— What to work on —
Return exactly the lines that run from the one containing "Observed in this picture, which member among" to the end of the entries, with both ends included.

[Entries on spatial positioning]
------------------------------------------------------------------------

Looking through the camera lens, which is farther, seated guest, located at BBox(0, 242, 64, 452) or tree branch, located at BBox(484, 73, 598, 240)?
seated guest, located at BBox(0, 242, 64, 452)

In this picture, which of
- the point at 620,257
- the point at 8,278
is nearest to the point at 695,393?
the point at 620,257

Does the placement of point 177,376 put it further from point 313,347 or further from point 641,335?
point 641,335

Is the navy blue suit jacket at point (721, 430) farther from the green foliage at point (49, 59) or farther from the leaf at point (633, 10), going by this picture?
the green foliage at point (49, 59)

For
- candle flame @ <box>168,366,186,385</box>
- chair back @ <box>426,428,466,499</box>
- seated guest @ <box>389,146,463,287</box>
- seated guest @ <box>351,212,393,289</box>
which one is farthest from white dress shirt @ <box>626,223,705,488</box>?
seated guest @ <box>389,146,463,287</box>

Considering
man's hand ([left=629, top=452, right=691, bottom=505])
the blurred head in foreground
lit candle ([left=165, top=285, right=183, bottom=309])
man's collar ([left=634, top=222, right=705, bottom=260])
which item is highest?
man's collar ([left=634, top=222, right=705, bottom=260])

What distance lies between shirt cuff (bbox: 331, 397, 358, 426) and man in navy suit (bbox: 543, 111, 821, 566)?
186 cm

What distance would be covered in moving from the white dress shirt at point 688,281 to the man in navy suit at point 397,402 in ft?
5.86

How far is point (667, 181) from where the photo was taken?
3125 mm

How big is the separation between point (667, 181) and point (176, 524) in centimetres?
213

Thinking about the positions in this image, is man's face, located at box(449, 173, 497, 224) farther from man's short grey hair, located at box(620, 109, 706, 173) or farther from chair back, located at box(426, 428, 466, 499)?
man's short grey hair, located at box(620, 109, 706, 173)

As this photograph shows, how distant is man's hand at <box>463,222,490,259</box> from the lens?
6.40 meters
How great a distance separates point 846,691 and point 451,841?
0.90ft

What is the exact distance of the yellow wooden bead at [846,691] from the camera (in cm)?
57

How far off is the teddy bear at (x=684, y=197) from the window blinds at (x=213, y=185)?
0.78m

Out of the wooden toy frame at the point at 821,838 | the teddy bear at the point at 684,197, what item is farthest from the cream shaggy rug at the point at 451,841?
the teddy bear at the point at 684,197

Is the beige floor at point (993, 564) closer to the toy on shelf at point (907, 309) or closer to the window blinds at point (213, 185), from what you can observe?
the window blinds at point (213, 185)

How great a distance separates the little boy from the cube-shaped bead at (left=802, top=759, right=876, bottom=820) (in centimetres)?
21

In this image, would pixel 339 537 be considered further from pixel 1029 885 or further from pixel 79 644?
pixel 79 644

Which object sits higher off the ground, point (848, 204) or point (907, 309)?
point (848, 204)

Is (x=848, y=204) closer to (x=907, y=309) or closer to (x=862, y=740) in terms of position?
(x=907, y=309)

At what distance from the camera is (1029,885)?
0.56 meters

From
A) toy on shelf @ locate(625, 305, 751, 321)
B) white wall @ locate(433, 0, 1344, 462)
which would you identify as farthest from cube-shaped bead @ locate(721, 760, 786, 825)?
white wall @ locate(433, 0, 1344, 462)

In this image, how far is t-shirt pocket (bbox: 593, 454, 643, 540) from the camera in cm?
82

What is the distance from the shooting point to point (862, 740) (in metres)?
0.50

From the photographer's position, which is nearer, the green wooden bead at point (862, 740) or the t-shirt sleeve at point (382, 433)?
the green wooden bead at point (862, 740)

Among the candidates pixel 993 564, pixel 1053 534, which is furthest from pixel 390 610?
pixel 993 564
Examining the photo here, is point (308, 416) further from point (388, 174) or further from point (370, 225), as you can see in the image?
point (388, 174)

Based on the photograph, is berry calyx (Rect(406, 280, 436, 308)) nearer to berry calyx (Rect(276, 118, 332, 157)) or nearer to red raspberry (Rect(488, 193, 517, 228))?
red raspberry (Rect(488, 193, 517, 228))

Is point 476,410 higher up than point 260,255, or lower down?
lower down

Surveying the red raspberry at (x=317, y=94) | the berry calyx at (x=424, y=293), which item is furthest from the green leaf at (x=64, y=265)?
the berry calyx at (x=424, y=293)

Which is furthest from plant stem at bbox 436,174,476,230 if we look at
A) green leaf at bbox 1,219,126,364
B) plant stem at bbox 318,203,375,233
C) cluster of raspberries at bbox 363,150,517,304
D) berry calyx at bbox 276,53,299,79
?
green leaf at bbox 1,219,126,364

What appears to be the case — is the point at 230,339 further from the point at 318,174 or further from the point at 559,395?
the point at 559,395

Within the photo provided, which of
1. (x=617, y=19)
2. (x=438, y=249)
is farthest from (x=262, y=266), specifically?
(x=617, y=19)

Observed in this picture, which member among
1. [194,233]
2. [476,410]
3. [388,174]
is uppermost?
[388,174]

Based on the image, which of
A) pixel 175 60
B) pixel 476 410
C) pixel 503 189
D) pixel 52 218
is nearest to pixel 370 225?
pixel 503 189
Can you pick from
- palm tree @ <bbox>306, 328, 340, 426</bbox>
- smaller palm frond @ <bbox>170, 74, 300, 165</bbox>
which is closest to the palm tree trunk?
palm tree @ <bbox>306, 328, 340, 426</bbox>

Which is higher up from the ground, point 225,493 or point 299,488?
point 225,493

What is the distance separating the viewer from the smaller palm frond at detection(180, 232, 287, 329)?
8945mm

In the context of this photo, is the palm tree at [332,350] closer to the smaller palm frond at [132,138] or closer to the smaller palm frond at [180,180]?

------------------------------------------------------------------------

— Correct answer —
Observed in this picture, which member among
1. [194,233]
2. [476,410]
3. [388,174]
is uppermost?
[388,174]

Based on the image, which of
A) pixel 175 60
B) pixel 476 410
C) pixel 503 189
D) pixel 52 218
is nearest to pixel 370 225?
pixel 503 189
Can you pick from
- palm tree @ <bbox>306, 328, 340, 426</bbox>
- smaller palm frond @ <bbox>170, 74, 300, 165</bbox>
which is closest to the palm tree trunk?
palm tree @ <bbox>306, 328, 340, 426</bbox>

Which is higher up from the ground, point 225,493 or point 299,488?
point 225,493

What is the distance separating the viewer from the smaller palm frond at detection(180, 232, 287, 329)?
8945mm

In the context of this photo, is the palm tree at [332,350] closer to the smaller palm frond at [132,138] or closer to the smaller palm frond at [180,180]?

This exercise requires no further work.